By laying this as a foundation, we create an environment where nearly anything is possible, and bring not only relevance to our learning activities, but also the opportunity to guide our students as they learn key 21st century skills through direct experience. Ubiquitous access brings with it the opportunity, dare I say the necessity to transform the learning environment and instructional strategies to meet the characteristics of the 21st century world. Above all, it creates a space where the idea of technology as an "add-on" or "activity" melts away, and instead technology is both assumed and presumed, transparent and expected. As is so well stated by Weston & Bain (2010), "Bransford et al (2000), Jonassen (2000, 2004, 2006, 2008), and Jonassen et al. (1999), fix the future of educational technology in cognitive tools that shape and extend human capabilities. Cognitive tools blur the unproductive distinctions that techno-critics make between computers and teaching and learning (Bullen & Janes, 2007; Hukkinen, 2008; Kommers et al., 1992; Lajoie, 2000). When technology enables, empowers, and accelerates a profession's core transactions, the distinctions between computers and professional practice evaporate. For instance, when a surgeon uses an arthriscope to trim a cartilage (Johnson & Pedowitz, 2007), a structural engineer uses computer-assisted design software to simulate stresses on a bridge (Yeomans, 2009), or a sales manager uses customer-relations-management software to predict future inventory needs (Baltzen & Phillips, 2009), they do not think about technology. Each one thinks about her or his professional transaction."

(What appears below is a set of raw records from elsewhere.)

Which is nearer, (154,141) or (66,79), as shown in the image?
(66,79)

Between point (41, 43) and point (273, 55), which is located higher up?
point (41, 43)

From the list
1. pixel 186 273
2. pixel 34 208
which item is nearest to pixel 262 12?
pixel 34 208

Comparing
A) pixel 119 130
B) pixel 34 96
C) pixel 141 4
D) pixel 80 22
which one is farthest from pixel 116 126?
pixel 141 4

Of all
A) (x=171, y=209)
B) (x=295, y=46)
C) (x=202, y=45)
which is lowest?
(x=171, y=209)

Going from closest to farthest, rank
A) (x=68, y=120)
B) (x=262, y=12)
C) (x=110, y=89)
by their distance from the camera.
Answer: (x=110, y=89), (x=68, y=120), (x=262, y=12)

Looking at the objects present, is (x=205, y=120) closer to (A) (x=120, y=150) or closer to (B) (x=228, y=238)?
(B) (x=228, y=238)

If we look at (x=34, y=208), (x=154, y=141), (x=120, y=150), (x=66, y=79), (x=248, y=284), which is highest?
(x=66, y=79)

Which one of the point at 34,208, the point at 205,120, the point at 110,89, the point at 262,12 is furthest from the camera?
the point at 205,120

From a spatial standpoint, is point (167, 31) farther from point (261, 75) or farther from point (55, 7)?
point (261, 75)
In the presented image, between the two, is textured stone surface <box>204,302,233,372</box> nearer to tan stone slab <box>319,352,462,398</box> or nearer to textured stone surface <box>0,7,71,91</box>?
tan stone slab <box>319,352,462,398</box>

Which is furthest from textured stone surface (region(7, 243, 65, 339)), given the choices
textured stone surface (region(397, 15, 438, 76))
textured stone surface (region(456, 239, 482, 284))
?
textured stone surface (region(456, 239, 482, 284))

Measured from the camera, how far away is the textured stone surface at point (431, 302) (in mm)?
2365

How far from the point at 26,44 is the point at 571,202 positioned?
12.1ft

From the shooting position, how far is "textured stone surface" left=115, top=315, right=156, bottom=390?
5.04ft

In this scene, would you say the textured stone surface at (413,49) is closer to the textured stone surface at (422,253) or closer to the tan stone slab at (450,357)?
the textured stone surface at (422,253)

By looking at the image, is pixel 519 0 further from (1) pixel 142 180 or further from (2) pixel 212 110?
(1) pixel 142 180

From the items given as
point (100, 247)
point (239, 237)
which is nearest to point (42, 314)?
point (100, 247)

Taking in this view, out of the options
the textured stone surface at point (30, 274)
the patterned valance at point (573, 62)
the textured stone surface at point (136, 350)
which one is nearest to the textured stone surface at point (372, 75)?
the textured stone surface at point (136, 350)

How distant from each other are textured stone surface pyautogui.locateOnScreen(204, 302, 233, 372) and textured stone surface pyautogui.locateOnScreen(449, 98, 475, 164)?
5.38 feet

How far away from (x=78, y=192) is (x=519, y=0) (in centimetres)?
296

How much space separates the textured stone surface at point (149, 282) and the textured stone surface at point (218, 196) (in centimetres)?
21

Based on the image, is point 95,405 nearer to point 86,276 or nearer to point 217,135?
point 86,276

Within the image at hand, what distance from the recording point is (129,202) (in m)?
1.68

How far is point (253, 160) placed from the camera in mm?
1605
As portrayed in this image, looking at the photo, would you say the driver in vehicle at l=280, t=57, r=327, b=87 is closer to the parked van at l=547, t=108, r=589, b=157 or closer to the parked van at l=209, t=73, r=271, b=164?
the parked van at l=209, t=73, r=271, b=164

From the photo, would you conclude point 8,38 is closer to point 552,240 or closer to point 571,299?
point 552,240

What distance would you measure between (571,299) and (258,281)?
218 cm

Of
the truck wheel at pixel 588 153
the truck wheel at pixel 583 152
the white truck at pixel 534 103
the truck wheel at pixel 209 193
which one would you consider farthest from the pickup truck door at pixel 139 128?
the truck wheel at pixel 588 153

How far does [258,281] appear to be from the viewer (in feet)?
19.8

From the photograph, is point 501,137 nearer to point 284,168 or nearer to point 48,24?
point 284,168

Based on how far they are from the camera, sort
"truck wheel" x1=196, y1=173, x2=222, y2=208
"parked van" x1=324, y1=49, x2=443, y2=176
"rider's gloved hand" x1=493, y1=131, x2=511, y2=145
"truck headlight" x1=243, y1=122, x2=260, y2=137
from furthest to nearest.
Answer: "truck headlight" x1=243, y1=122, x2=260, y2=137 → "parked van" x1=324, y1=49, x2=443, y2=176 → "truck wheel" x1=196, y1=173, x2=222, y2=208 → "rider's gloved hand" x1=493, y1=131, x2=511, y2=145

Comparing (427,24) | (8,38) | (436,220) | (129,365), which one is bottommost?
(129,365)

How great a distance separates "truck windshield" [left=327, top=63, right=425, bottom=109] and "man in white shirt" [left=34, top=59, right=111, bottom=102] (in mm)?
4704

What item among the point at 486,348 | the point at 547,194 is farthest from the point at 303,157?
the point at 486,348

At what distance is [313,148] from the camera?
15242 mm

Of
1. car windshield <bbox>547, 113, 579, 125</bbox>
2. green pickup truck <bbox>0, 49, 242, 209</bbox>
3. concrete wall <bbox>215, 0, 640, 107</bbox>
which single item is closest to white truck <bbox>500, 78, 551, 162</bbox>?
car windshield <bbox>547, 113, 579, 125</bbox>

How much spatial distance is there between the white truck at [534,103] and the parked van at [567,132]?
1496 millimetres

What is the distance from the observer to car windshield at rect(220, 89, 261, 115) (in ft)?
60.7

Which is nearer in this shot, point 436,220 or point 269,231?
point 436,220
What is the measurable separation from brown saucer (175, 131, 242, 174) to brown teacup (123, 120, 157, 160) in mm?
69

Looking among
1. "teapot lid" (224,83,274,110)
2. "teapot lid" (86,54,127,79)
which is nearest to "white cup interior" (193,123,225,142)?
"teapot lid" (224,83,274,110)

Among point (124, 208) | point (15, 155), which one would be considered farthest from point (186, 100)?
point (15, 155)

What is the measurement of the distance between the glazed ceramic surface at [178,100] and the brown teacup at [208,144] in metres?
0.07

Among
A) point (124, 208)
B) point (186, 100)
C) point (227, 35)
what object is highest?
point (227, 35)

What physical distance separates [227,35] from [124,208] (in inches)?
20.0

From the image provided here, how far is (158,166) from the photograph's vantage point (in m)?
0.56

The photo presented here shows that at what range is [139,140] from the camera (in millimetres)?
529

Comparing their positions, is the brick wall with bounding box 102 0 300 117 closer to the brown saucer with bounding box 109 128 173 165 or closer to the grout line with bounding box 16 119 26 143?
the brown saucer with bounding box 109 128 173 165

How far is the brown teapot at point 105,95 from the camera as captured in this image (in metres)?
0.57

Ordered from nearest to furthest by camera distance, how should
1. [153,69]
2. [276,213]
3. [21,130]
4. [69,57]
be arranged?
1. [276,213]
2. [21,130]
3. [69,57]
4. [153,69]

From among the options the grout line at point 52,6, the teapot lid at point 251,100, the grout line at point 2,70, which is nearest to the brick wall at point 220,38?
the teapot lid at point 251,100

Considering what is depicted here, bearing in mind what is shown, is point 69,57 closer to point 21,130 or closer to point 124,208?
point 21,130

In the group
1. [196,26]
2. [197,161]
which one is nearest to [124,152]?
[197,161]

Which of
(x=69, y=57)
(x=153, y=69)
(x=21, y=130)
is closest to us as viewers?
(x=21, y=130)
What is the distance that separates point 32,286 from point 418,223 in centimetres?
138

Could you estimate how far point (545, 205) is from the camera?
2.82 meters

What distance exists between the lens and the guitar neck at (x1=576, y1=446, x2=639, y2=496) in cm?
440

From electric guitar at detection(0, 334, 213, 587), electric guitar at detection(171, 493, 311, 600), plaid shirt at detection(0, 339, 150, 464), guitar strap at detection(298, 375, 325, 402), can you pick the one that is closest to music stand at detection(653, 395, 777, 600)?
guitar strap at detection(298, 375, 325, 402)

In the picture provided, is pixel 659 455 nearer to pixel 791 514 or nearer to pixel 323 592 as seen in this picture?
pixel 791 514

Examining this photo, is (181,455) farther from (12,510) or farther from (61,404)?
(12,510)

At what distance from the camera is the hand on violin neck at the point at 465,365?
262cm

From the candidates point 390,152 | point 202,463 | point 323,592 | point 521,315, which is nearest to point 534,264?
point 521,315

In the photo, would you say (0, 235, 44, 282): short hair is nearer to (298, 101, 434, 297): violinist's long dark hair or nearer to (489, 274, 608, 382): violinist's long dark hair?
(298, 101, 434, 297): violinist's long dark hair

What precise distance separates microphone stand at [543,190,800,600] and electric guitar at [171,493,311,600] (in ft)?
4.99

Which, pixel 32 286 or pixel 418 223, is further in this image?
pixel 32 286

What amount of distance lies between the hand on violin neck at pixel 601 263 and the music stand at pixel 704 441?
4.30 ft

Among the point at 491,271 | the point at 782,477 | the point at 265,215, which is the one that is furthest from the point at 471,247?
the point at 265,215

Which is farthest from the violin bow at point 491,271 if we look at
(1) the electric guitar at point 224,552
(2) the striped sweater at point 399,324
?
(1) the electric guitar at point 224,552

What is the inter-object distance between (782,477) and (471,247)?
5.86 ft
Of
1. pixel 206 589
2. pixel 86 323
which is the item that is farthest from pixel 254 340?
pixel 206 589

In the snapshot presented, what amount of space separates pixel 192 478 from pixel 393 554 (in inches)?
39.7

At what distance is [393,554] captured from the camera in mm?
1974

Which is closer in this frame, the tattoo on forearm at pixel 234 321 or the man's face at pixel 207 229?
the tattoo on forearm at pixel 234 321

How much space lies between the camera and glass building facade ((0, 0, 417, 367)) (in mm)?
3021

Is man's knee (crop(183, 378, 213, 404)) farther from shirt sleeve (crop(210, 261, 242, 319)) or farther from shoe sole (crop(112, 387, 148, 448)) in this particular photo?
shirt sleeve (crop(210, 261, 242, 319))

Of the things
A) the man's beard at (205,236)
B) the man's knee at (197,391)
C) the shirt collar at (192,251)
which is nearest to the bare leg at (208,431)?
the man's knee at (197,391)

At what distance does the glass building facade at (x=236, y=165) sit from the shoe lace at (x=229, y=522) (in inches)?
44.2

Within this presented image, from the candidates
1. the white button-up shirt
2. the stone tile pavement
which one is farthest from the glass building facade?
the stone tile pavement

Best of all, through research on our own SWATTEC project (Warschauer, 2010) and that of countless others, we know that this strategy works (unlike peripheral delivery technologies). As concluded by Bebell & Kay (2010), "the types of educational access and opportunities afforded by 1:1 computing (lead) to measurable changes in teacher practices, student achievement, student engagement, and students’ research skills." - all outcomes I believe we should collectively strive for.